Telemedicine is more than simply viewing data. It is harnessing our increased capacity to share digital information so we can see patients in real time through a video connection and participate in their management in real time. When I started using telemedicine at EMMC 8 years ago, patients were a little confused and amazed. Now, with the advent of services like Facebook and Skype available and familiar to the public, it is pretty “ho hum.” In fact, before long, I think it will be expected.
We have been using video connections in Maine for years to see patients for scheduled health-related visits. EMMC has added to this by developing an “E-ICU” program to support rural ICUs in the care of their patients through video connections. And now, with the public internet as ubiquitous and robust as it has become, we can use telemedicine to quickly address urgent unscheduled medical needs.

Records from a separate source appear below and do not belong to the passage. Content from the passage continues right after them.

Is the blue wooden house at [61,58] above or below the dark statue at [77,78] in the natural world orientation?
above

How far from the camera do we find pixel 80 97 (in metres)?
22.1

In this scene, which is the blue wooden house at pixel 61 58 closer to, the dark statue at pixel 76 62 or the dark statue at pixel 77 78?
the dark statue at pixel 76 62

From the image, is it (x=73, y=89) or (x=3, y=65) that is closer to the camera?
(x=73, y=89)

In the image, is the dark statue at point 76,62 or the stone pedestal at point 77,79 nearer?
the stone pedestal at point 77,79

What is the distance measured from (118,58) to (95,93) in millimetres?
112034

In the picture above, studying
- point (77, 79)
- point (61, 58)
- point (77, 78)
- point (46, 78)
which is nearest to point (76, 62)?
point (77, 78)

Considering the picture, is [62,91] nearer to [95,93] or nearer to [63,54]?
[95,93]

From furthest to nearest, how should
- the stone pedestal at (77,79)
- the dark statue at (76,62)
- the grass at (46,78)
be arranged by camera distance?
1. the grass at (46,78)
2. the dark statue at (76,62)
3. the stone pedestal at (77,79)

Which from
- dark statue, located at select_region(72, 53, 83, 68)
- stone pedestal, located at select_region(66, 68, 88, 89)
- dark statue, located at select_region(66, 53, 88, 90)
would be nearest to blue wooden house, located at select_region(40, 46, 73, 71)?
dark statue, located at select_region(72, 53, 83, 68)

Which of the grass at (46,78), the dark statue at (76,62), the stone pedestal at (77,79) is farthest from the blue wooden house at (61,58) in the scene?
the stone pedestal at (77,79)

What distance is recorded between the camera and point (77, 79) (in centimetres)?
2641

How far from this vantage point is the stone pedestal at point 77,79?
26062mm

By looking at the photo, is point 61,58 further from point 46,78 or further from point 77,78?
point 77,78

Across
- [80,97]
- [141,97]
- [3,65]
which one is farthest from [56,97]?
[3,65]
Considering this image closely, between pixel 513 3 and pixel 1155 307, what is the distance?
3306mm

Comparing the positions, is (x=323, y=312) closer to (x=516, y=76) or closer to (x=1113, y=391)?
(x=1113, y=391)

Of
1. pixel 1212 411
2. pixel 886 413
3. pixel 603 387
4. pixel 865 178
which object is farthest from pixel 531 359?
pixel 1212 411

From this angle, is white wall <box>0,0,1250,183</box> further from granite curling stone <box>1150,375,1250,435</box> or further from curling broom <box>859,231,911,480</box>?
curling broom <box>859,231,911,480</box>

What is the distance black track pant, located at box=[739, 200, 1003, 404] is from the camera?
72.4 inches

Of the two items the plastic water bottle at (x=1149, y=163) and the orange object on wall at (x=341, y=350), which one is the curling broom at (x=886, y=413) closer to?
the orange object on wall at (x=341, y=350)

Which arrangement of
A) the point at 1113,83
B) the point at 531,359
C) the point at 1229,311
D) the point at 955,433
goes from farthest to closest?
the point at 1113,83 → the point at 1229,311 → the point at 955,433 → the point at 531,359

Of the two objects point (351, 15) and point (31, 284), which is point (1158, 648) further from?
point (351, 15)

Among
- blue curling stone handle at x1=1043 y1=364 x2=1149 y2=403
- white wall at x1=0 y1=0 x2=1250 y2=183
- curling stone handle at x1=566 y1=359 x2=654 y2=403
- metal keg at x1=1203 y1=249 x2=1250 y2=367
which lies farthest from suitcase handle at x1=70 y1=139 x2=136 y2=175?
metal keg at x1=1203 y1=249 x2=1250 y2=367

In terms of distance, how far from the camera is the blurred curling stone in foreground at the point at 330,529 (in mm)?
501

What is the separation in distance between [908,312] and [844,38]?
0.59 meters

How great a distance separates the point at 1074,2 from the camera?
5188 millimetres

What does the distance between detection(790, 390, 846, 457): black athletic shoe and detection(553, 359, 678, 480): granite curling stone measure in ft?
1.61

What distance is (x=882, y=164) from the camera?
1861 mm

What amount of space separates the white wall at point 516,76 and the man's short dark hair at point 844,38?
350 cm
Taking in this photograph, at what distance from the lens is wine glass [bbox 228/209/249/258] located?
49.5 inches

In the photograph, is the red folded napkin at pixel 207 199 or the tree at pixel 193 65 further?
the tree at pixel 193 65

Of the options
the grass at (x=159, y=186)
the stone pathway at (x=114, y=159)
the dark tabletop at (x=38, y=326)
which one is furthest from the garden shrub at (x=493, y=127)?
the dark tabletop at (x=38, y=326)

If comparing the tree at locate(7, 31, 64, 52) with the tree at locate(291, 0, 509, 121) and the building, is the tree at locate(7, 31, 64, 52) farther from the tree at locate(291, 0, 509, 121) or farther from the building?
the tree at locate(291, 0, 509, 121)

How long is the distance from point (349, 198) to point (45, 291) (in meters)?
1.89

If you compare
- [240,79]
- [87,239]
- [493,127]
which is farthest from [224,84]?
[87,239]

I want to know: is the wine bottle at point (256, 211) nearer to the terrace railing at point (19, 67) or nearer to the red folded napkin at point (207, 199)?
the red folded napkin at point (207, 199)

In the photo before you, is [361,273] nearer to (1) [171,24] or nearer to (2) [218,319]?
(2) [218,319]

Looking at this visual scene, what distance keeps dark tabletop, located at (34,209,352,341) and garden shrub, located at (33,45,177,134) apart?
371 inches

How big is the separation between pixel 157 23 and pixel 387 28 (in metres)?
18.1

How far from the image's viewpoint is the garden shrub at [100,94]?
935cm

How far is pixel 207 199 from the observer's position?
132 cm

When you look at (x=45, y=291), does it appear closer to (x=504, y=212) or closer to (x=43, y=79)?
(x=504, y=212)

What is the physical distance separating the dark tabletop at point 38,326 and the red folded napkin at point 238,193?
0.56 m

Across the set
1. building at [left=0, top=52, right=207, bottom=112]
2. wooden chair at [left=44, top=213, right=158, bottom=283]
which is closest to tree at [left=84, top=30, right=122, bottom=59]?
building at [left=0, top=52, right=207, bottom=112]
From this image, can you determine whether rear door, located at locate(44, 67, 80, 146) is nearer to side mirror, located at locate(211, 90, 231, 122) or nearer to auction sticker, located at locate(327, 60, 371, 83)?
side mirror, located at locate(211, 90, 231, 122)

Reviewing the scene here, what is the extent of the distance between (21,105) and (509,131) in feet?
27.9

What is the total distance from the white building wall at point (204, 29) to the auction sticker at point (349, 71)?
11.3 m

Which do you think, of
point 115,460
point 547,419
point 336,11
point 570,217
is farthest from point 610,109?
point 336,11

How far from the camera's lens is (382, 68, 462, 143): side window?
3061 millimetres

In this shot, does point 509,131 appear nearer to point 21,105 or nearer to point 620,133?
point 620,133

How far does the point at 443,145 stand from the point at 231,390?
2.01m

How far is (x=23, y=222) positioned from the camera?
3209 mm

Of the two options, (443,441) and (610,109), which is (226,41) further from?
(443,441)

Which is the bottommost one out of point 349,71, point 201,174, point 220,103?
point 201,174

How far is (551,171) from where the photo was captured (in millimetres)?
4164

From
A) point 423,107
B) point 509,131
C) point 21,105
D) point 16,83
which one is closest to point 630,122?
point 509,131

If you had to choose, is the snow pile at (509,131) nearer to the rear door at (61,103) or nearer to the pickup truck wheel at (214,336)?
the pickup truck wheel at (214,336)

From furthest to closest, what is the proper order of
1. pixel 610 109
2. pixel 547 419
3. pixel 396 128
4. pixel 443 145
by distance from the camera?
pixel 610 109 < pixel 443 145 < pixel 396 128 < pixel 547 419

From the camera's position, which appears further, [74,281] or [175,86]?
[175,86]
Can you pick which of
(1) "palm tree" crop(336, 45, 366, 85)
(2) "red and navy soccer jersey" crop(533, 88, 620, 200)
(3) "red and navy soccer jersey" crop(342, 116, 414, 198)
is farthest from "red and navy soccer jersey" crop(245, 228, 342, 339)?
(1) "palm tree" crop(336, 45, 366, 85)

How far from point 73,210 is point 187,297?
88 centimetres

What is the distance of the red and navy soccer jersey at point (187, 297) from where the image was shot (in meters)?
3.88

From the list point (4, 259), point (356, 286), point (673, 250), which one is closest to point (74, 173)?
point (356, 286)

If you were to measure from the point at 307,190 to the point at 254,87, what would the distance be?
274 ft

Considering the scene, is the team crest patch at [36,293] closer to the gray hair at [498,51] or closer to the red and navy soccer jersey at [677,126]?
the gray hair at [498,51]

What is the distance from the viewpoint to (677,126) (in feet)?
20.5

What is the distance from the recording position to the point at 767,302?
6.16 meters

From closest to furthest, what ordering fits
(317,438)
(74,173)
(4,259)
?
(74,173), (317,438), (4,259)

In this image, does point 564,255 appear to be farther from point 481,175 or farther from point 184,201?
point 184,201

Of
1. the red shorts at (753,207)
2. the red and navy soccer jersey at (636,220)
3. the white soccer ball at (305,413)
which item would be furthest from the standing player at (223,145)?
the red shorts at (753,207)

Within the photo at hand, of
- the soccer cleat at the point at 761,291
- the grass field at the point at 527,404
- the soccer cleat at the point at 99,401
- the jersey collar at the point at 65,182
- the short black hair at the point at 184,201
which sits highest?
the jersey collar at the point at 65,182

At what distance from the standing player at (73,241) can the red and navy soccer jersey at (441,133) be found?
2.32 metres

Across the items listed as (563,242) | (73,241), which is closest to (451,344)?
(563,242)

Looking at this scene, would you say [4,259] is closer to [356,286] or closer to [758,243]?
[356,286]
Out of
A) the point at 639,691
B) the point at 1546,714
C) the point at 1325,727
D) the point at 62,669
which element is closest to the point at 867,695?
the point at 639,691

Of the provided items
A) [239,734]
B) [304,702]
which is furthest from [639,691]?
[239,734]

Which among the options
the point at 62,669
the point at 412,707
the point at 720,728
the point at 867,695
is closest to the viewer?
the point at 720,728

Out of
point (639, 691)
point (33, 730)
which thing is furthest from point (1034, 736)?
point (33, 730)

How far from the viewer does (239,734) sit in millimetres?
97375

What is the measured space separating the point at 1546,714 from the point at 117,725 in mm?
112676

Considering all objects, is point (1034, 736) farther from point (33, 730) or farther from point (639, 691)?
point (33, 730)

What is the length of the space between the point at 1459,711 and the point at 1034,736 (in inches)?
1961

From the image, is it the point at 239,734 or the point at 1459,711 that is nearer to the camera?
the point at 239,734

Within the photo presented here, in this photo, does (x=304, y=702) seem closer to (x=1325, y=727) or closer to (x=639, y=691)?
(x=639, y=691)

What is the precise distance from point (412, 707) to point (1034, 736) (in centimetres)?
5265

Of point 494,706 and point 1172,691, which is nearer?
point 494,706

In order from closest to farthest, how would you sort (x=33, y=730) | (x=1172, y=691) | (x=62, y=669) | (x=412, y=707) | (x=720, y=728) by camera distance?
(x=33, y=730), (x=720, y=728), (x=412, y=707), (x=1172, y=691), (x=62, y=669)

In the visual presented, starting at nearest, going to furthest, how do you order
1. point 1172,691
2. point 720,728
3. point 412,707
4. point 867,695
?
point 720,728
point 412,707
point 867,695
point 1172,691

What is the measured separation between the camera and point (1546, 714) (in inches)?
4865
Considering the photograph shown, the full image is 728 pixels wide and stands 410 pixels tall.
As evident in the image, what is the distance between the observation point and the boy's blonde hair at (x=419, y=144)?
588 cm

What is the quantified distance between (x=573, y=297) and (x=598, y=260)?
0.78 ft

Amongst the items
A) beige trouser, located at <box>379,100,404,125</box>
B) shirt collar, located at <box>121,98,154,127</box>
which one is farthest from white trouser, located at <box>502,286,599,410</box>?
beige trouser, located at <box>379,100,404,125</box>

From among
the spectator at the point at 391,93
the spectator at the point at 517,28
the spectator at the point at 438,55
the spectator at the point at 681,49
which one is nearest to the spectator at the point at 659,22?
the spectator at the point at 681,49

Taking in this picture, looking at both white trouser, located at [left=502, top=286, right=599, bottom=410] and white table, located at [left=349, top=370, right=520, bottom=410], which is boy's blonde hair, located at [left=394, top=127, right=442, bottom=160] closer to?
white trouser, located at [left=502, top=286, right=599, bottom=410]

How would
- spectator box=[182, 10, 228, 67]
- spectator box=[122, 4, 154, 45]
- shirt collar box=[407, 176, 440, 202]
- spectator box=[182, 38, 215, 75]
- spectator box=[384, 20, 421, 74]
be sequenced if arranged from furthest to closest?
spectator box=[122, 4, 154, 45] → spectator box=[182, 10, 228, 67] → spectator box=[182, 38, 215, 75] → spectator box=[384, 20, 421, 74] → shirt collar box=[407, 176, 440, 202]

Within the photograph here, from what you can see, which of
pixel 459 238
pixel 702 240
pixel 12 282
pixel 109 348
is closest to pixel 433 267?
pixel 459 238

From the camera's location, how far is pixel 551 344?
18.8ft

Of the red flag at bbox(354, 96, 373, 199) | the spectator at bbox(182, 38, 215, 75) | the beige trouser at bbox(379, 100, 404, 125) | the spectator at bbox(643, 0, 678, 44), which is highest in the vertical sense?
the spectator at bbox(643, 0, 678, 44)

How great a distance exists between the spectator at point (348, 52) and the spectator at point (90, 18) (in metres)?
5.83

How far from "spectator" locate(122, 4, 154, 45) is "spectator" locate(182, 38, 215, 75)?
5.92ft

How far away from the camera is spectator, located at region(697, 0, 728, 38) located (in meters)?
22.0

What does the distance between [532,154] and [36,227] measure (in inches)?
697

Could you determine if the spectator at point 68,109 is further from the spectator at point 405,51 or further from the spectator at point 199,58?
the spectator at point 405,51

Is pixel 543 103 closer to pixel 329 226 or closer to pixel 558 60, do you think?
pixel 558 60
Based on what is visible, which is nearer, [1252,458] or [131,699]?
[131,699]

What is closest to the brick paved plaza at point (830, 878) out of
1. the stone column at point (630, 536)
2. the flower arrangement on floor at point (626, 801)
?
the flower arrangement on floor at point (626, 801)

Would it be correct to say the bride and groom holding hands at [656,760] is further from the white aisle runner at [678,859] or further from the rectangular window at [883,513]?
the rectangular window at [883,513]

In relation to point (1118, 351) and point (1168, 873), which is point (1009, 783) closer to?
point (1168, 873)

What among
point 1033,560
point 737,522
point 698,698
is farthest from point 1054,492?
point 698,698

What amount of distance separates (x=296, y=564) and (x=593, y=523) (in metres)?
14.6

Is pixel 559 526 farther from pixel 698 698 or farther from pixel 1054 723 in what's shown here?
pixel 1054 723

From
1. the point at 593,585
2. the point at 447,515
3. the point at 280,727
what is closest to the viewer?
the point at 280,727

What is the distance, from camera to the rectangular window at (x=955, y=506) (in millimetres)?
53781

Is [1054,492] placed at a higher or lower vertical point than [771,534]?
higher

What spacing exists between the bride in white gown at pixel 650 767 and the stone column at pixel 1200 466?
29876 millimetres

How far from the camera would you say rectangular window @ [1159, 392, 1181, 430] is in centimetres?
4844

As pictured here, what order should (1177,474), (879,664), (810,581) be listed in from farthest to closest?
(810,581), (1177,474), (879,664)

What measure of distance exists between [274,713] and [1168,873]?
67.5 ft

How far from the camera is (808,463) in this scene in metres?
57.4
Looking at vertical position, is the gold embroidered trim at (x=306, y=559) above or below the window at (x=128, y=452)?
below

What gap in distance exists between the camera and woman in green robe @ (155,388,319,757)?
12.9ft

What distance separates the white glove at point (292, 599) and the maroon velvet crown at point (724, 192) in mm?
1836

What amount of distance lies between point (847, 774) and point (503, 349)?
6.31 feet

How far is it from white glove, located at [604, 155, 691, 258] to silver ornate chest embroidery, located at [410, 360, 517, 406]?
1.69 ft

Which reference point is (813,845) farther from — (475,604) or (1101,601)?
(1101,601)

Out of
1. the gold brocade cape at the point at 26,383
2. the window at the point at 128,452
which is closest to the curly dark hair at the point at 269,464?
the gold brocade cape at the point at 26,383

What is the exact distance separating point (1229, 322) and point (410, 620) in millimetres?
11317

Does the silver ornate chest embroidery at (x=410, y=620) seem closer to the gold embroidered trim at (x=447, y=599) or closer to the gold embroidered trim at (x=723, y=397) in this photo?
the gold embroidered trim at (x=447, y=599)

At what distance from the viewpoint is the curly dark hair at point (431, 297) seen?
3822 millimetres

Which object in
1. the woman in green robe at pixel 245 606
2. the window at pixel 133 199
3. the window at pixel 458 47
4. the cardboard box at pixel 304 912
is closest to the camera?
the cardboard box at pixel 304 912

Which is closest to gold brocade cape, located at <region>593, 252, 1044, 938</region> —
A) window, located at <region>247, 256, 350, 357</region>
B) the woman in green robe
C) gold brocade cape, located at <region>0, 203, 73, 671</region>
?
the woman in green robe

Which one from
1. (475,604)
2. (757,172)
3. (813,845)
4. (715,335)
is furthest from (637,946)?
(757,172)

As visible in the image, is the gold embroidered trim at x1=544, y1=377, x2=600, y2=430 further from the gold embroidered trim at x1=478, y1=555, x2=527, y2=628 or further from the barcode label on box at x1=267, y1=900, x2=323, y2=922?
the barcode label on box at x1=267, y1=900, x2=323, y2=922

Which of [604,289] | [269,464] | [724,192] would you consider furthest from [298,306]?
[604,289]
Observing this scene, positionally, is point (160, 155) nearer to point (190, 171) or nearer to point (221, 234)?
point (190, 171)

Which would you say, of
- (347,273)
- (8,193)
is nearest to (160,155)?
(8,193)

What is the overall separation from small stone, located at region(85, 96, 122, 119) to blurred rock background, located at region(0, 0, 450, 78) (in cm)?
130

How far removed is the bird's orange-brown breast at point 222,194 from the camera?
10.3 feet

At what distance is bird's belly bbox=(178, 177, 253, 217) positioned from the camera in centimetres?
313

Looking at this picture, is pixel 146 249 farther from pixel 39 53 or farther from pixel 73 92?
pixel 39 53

Over the past 8 years, through an internal commitment to this process and with much support from external grant funding, , Eastern Maine Medical Center has put together a program that allows virtually immediate access to specialty care by Emergency Departments on a moment’s notice. Almost every rural ED in central, eastern, and northern Maine has at least one telemedicine camera+screen that will allow an immediate connection with pediatric intensive care doctors, trauma surgeons, and stroke neurologists at EMMC. These machines are easy to use and we have multiple ways to see the patients from this end. The pediatric intensive care physicians even have telemedicine units in their homes that allow them to use high definition video 24/7 to see these patients and providers.
So when is an urgent unscheduled telemedicine encounter the most useful?
· Infrequent patient types (e.g. children)
· Infrequent diseases (e.g. pediatric critical illness; severe trauma)
· Need for immediate and accurate intervention (e.g. stroke)
· Need to identify the most suitable mode of transport? (e.g. ambulance vs. helicopter; regular ambulance crew vs. critical care team)
Rural emergency departments are essential to their communities. But it is impractical and impossible to maintain a staff with vast experience in all sorts of patients and illnesses. Regional tertiary care hospitals (e.g. EMMC) exist in part to provide this support to the surrounding communities and telemedicine has the capacity to facilitate this support dramatically. Invariably, geographical areas like ours (e.g. western Canadian provinces; large western states) are the places where this is pioneered and Maine is no exception. We should be proud!
It is fortunate we have this capability for our region. Visit your local emergency departments and congratulate them on participating in such a vital endeavor. The more we use it, the better we will become at it. And in the end, our communities will be better for it.